- _Dataset excerpts_
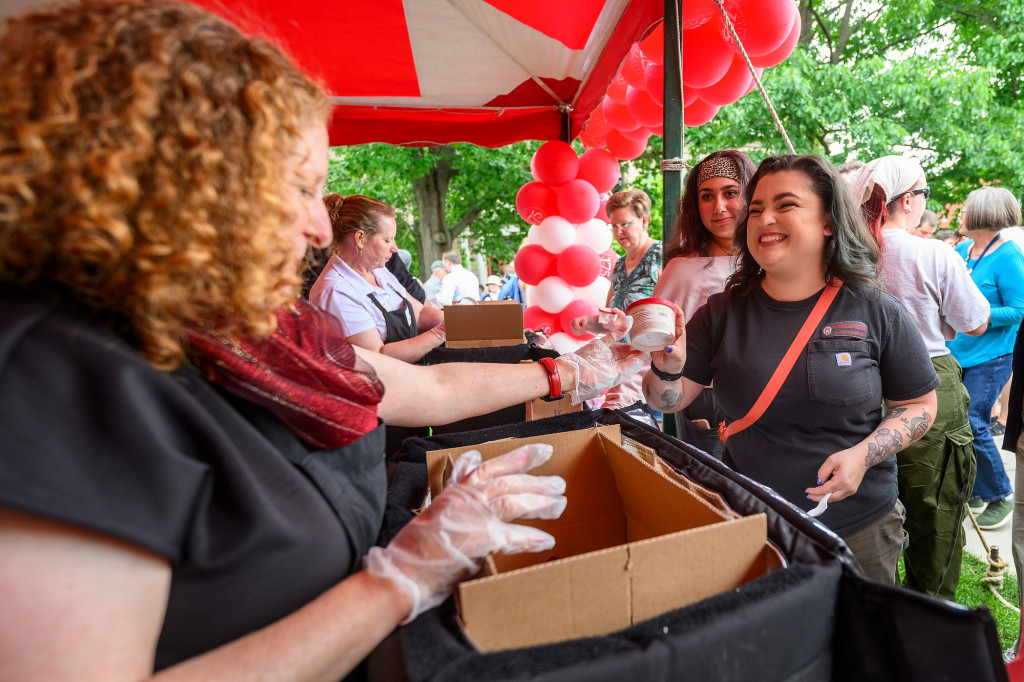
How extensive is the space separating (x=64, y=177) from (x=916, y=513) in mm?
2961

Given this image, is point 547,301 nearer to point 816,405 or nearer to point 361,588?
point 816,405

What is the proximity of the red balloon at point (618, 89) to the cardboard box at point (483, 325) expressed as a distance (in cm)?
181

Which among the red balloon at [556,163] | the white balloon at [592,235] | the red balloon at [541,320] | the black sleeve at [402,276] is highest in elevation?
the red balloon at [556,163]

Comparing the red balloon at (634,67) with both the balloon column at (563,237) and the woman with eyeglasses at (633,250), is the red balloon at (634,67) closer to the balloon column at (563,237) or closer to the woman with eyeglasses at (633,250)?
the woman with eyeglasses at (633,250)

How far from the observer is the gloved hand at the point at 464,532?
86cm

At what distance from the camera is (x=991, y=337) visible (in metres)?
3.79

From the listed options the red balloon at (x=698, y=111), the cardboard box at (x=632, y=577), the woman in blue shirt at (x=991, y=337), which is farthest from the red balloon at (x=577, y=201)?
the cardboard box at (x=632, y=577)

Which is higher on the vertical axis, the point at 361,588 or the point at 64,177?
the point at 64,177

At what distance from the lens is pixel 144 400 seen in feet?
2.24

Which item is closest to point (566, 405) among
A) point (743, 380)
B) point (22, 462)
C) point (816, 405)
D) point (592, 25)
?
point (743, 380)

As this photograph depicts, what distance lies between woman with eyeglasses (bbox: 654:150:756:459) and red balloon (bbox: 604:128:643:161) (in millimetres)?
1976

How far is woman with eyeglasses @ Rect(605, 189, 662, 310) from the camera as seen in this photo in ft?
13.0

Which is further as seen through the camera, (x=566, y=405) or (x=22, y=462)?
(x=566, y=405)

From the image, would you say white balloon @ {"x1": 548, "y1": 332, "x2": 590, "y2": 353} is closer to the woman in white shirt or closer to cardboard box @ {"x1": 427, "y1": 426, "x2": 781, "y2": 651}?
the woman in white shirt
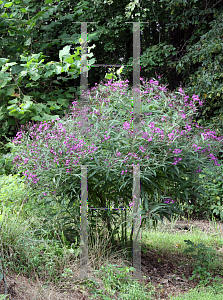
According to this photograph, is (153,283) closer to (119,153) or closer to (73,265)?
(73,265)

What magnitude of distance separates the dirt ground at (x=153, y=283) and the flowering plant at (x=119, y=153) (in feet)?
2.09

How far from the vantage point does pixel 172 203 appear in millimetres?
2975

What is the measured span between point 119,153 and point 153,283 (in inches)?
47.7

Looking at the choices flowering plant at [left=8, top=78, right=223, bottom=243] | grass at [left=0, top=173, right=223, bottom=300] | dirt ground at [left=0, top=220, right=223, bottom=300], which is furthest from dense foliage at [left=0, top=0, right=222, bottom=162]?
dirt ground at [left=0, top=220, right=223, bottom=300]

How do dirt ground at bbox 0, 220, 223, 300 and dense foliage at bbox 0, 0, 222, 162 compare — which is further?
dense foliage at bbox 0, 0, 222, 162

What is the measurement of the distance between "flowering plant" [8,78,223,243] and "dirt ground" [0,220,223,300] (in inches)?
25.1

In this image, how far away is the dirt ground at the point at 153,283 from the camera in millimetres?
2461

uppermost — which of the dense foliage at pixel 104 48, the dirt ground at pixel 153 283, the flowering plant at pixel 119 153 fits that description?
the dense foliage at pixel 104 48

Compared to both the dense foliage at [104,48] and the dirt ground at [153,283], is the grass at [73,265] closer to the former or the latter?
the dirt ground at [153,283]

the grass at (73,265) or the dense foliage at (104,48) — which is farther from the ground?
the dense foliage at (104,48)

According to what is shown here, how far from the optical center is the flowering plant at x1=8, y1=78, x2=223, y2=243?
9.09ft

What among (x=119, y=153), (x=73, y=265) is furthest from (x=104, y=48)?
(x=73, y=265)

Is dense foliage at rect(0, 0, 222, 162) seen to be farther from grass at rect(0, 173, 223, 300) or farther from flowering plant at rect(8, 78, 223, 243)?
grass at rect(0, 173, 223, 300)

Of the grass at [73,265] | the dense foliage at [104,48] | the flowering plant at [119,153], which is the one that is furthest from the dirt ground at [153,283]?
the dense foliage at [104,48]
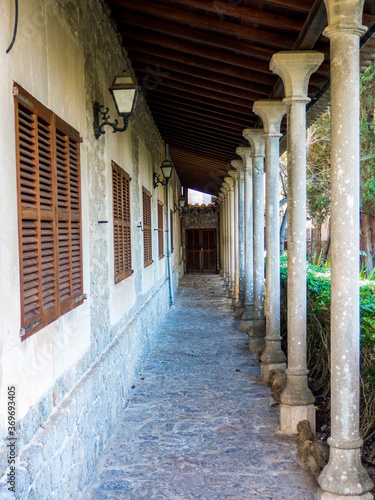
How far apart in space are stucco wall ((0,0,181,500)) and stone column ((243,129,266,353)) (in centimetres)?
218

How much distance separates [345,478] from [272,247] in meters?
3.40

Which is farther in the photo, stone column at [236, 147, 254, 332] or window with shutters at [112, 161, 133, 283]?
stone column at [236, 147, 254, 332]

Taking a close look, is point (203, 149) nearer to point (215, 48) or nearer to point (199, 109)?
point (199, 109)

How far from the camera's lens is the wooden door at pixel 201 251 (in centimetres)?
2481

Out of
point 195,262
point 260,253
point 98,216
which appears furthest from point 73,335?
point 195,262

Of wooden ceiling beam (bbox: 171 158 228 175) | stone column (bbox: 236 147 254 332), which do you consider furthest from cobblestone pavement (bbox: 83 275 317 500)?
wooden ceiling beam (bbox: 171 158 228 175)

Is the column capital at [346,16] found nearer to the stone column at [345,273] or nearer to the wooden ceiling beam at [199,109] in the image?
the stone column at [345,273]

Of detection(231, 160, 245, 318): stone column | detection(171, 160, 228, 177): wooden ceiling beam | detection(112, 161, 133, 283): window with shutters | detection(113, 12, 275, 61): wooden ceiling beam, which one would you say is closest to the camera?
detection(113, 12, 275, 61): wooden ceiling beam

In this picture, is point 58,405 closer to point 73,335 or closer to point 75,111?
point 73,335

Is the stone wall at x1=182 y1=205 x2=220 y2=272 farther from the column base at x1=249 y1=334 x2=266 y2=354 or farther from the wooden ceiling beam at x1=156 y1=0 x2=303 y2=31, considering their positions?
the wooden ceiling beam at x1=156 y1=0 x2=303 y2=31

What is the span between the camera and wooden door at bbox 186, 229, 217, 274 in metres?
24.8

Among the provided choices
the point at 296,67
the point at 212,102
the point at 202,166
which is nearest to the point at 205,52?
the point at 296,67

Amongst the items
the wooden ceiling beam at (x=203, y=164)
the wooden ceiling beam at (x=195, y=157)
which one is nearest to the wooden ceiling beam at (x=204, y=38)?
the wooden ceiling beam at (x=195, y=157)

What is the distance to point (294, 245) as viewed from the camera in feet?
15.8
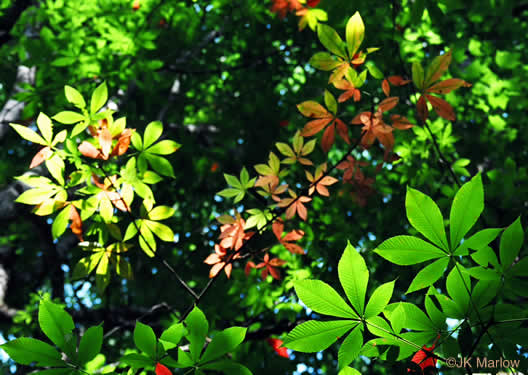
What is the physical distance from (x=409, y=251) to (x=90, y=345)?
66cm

- _Task statement_
Copy verbatim the span that begins at the line containing "Is the stone" and ends at the last line of the material, inclusive of both; exclude pictures.

- _Response for this exercise_
Is the stone wall at x1=182 y1=205 x2=220 y2=272 farther from the column base at x1=249 y1=334 x2=266 y2=354 or farther from the wooden ceiling beam at x1=156 y1=0 x2=303 y2=31, considering their positions?
the wooden ceiling beam at x1=156 y1=0 x2=303 y2=31

What is the span between the camera and wooden door at bbox 186, 229, 217, 274 in metres?
24.8

Among the provided choices
the point at 296,67
the point at 212,102
the point at 202,166
which is nearest to the point at 205,52?
the point at 296,67

Amongst the items
the wooden ceiling beam at (x=203, y=164)
the wooden ceiling beam at (x=195, y=157)
which one is nearest to the wooden ceiling beam at (x=204, y=38)?
the wooden ceiling beam at (x=195, y=157)

What is the distance to point (294, 245) as viewed from the camera in feet?
15.8
What is the physical distance from (x=409, y=251) to (x=90, y=345)?
66cm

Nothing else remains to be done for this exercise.